EXERCISE DESCRIPTION
Can you update the entries below by changing every "bare foot" to "uncovered foot" and leaving everything else as it is? Leave the pictures out of your answer.

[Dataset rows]
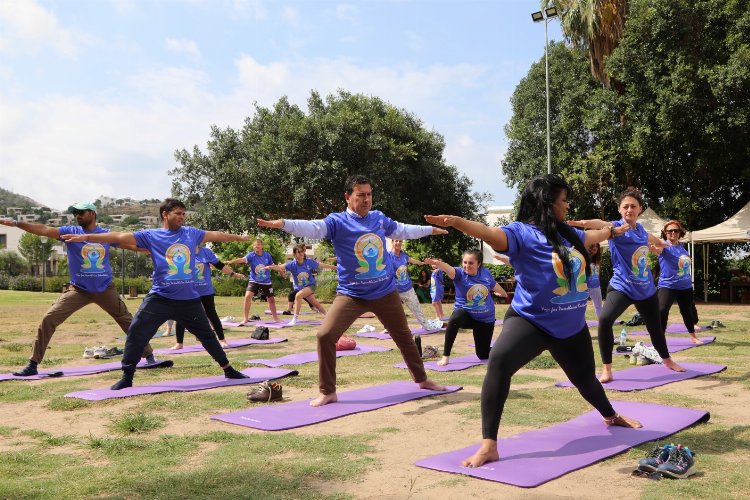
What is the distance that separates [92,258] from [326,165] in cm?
1786

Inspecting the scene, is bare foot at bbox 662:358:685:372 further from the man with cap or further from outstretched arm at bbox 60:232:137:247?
the man with cap

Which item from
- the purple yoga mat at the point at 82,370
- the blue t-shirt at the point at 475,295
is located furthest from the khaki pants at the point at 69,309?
the blue t-shirt at the point at 475,295

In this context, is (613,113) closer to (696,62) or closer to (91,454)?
(696,62)

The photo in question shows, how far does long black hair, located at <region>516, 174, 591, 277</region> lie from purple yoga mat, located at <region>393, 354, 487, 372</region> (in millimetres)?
4508

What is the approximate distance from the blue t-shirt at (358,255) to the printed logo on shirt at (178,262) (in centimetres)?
213

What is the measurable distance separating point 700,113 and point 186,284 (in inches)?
805

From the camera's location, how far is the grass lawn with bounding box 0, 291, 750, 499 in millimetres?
4426

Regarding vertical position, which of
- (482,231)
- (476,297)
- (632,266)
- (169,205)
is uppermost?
(169,205)

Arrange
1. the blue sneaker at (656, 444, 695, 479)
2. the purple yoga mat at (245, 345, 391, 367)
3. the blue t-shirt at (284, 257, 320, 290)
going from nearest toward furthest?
the blue sneaker at (656, 444, 695, 479) < the purple yoga mat at (245, 345, 391, 367) < the blue t-shirt at (284, 257, 320, 290)

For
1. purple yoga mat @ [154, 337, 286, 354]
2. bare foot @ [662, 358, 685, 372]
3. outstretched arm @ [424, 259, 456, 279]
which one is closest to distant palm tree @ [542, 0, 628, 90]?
purple yoga mat @ [154, 337, 286, 354]

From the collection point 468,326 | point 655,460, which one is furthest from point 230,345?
point 655,460

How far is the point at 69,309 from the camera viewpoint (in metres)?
9.21

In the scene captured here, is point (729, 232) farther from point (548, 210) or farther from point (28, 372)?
point (28, 372)

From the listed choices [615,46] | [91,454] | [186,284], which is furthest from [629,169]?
[91,454]
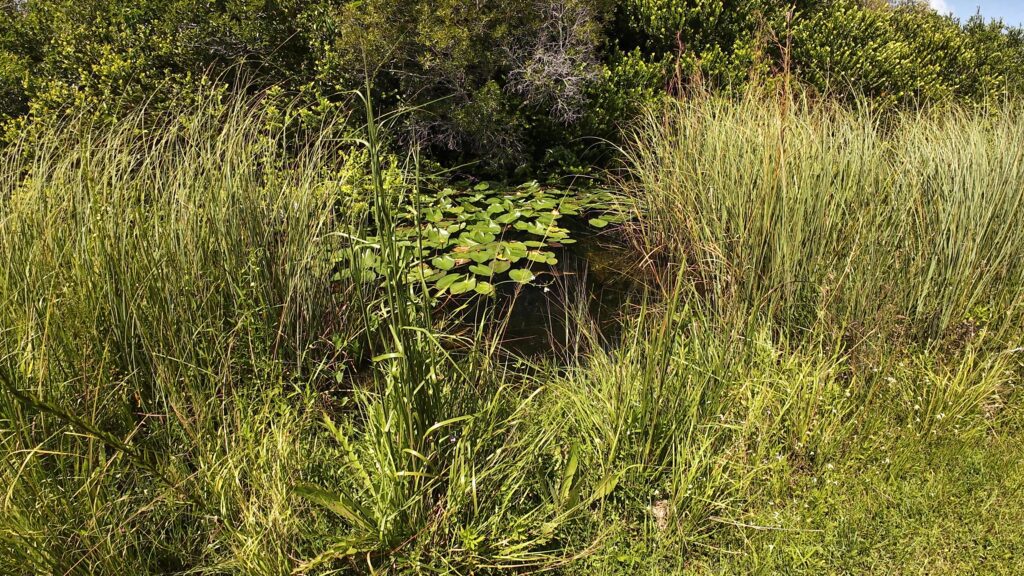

EXPECTED ANSWER
What is the distance that separates [92,258] from [326,165] in cm?
1786

Inspecting the scene, is uncovered foot at bbox 662:358:685:372 further from the man with cap or further from outstretched arm at bbox 60:232:137:247?
the man with cap

Which item from
- the purple yoga mat at the point at 82,370
- the blue t-shirt at the point at 475,295
is located furthest from the khaki pants at the point at 69,309?
the blue t-shirt at the point at 475,295

In this context, is (613,113) closer to (696,62) or closer to (91,454)?
(696,62)

The photo in question shows, how far does long black hair, located at <region>516, 174, 591, 277</region> lie from purple yoga mat, located at <region>393, 354, 487, 372</region> (in millimetres)?
4508

What is the approximate distance from the blue t-shirt at (358,255) to the printed logo on shirt at (178,262) (in centimetres)?
213

What is the measurable distance separating point 700,113 and point 186,284 (in inches)?
805

From the camera's location, how far is the grass lawn with bounding box 0, 291, 750, 499 in millimetres?
4426

Regarding vertical position, which of
- (482,231)
- (476,297)
- (632,266)
- (169,205)
is uppermost?
(169,205)

Arrange
1. the blue sneaker at (656, 444, 695, 479)
2. the purple yoga mat at (245, 345, 391, 367)
3. the blue t-shirt at (284, 257, 320, 290)
going from nearest toward furthest?
the blue sneaker at (656, 444, 695, 479) < the purple yoga mat at (245, 345, 391, 367) < the blue t-shirt at (284, 257, 320, 290)

For
1. purple yoga mat @ [154, 337, 286, 354]
2. uncovered foot @ [662, 358, 685, 372]
3. outstretched arm @ [424, 259, 456, 279]
which one is closest to distant palm tree @ [542, 0, 628, 90]?
purple yoga mat @ [154, 337, 286, 354]

From the collection point 468,326 | point 655,460, which one is furthest from point 230,345?
point 655,460

How far is the point at 69,309 from the camera viewpoint (in metres)?
9.21

In the scene captured here, is point (729, 232) farther from point (548, 210) or farther from point (28, 372)?
point (28, 372)

From the listed choices [615,46] | [91,454] | [186,284], which is furthest from [629,169]?
[91,454]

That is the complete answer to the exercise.